Right. And thus do trees have minds?? If we skip the anthropomorphic
phobias, there is no reason to doubt that trees have a capacity for
self-representation, which we can also call a primitive kind of formal
awareness. What about quanta?? Why not consider a primitive formal
awareness there too? This is what Stuart Hameroff and Roger Penrose have
done (see Hameroff's quantum mind "Tuscon" conferences). The panel I set up
in 1999 that Rosen was to attend also included Stuart Hameroff. I wanted to
explore this ontological link.
>I think I'm having that same difficulty in going further down the road. :)
>I am unable to see how this notion extends to the general interactions of
>non-living systems. This is where I get lost.

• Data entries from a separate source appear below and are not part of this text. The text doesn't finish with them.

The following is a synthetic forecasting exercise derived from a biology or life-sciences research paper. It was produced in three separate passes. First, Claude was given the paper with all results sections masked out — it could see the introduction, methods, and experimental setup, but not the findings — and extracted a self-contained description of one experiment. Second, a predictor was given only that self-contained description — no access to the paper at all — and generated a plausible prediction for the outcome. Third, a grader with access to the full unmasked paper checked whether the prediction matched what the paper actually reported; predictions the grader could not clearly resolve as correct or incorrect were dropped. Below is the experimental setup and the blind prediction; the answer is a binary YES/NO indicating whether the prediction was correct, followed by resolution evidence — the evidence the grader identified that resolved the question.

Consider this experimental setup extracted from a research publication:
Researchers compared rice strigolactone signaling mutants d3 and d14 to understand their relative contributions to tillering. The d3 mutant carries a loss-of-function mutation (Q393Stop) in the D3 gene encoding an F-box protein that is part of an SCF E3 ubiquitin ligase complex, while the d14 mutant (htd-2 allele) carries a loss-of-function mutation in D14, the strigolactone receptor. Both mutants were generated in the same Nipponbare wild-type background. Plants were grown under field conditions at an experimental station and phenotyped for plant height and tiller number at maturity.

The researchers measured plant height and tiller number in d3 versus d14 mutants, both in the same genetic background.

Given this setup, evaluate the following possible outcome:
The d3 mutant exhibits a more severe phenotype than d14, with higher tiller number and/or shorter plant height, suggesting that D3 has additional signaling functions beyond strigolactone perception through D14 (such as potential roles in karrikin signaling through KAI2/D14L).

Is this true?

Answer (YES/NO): YES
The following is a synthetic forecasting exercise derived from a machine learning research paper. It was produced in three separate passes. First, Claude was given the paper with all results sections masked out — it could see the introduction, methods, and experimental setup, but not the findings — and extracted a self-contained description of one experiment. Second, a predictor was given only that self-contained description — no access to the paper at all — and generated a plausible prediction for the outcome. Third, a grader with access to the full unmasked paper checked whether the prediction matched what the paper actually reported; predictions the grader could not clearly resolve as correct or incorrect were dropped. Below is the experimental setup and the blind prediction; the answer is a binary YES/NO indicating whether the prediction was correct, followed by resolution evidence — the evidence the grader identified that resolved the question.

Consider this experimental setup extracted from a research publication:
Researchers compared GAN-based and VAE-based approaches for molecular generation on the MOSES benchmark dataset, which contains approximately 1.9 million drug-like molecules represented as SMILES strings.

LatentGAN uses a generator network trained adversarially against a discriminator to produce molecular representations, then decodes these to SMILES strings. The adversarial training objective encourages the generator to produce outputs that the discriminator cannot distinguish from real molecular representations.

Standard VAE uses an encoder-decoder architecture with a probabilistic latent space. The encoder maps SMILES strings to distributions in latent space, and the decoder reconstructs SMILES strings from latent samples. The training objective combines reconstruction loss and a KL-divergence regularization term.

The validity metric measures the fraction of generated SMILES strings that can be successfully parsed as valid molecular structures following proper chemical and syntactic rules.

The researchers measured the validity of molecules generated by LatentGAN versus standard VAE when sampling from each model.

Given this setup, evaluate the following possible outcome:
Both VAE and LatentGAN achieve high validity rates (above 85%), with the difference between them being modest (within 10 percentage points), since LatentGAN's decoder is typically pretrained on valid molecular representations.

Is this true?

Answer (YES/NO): YES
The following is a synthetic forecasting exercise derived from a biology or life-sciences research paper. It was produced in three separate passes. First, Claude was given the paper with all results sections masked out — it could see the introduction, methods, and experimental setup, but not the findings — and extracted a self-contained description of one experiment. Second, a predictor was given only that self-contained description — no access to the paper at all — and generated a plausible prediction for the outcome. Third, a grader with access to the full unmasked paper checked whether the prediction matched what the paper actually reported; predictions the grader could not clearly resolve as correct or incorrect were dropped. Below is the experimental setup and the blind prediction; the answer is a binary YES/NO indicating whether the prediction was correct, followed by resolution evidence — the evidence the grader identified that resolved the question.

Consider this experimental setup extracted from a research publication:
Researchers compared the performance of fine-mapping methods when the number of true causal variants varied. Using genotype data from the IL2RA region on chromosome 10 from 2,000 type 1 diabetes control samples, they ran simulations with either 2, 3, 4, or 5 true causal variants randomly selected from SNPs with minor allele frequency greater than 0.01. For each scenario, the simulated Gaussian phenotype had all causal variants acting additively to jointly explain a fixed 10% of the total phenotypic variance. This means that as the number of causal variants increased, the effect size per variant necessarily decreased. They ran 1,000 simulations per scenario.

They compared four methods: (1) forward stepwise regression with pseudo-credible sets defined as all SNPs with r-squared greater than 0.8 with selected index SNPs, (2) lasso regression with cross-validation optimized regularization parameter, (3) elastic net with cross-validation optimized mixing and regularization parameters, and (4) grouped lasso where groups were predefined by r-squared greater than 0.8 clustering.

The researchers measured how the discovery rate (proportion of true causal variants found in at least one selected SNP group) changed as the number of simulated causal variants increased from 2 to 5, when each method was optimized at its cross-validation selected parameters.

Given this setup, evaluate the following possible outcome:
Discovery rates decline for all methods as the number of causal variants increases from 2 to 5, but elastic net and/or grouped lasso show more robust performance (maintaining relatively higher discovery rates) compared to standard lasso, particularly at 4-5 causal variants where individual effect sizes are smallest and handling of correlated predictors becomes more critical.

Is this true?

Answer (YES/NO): NO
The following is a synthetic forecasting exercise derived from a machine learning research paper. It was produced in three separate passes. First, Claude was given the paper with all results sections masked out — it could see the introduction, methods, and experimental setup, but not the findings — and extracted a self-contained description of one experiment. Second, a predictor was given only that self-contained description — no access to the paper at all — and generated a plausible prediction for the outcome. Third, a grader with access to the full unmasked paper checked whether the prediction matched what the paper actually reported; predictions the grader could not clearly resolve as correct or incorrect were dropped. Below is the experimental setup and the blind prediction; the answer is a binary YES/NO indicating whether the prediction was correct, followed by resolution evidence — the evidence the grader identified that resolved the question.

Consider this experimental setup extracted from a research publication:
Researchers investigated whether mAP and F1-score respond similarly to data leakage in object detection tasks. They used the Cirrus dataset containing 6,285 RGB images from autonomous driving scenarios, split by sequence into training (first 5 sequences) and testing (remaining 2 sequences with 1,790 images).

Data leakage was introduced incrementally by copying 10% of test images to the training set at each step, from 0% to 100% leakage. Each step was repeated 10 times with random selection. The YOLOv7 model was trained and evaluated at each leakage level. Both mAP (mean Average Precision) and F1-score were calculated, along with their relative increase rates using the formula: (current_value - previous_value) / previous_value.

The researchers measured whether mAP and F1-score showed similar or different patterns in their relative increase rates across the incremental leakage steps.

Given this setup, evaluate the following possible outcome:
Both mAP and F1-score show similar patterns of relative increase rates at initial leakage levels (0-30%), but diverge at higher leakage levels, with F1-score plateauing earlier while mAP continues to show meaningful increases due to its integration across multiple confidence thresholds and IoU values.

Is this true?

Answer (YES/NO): NO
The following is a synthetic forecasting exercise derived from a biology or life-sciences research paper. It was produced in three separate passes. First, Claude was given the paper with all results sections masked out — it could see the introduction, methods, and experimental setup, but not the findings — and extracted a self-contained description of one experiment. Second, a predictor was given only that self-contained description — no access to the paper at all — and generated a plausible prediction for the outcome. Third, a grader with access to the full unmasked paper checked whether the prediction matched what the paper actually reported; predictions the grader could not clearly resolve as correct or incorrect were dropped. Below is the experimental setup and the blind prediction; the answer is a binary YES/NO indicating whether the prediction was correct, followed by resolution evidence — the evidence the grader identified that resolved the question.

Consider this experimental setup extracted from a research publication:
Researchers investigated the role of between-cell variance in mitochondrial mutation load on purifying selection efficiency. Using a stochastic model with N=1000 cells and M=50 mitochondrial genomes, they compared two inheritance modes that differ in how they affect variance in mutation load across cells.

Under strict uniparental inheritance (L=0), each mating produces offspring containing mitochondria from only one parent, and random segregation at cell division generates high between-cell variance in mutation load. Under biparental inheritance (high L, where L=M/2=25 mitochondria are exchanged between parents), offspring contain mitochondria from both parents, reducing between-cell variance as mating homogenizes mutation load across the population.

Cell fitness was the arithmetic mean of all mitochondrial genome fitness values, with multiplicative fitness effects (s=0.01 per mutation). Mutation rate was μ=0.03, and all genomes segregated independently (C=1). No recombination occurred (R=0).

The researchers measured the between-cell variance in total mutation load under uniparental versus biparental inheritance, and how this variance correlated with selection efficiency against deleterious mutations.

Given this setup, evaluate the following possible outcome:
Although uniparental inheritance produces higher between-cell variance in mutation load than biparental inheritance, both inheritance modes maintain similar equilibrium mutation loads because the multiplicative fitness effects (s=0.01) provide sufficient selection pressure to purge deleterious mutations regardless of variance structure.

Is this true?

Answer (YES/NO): NO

I keep putting the idea out there to see what arguments exist that might
convince me otherwise. So far, I'm just getting more and more convinced. I
do believe it was Rosen's vision, even if he too had trouble going all the
way down this road (as Einstein did with quantum theory). The point that
Rosen did make, is that there are no non-complex systems, except by
arbitrary definition. He was vague about the relationship between
complexity and life (IMO), if perhaps they were the same, which he seemed
to entertain at times, and at other times hold out the safer position that
they could have some distinctions, but I don't think he provided that
distinction - they appear fundamentally synonymous to me. There is a
distinction between the living/complex phenomena and what constitutes an
organism, however. Not all complex systems evolve and thus achieve
organismic status. That requires a special arrangement of entailments. One
thus could use the word "life" to describe organisms, or more basically, to
describe a fundamental principle of nature. I think Rosen opted for the
safer position of making "complexity" the fundamental and "life" more
organismic, but it is at that point just semantics. I think one can discuss
"life form" as organismic and "life principle" as fundamental, but that is
surely personal preference and will be rejected generally to avoid
over-interpretation in non-technical usage. So then, I would guess we can
define life form as a complex system that self-replicates, but to my way of
thinking, the essence of "life itself" is in the complex relationship, not
the replication as such which is just an amplifier.
>About as close as I can come is recalling in FM where Rosen discusses how
>striking the realization was to him that the observables that we might
>observe and measure of a given system may or may not be relevant to how
>another system "sees" the first system when it interacts with it. But I am
>not sure if such cases show that the second system has an MR with the first
>system in any sense, since it has nothing to do with models or anticipation.
>But perhaps this is off-track of where you are heading, anyway.
That's on track in my view. What constitutes a system, and what is the most
primitive example? At least there must be some difference in relationship.
So a system consists of some kind of interaction. The observation of a
quantum state must be the most primitive interaction we know, and thus the
simplest case. In that, there is the state of the observer and that of the
observed (by definition). Violation of Bell's theorem demonstrates that
this distinction between two states is in some way arbitrarily perceptual,
and that there is a non-local reality always linking them. What is unique
to the interaction is the established state coordinates - space-time
itself. That's the relationship. On observation, evidence of the
interaction appears as an agreement of coordinates, in which the states can
be located in space and time, whereas previously they were not so much
"undefined" or "spread" as QM originally proposed, but no coordinate system
is established for looking at them. Space-time literally emerges from the
interaction as contextual information about the interaction. Now you have a
formal system. So the most basic percept is a complex system that is
formally aware of states. If that is true, then everything is formally
aware, but we do have to be careful to consider what the awareness is of.
Rocks, for example, are formally aware of quantum states, not rocks.
Evolutionary organisms can preserve this ontology, thus producing
occasionally thoughtful humans.
Sounds crazy, I know. I decided to go crazy.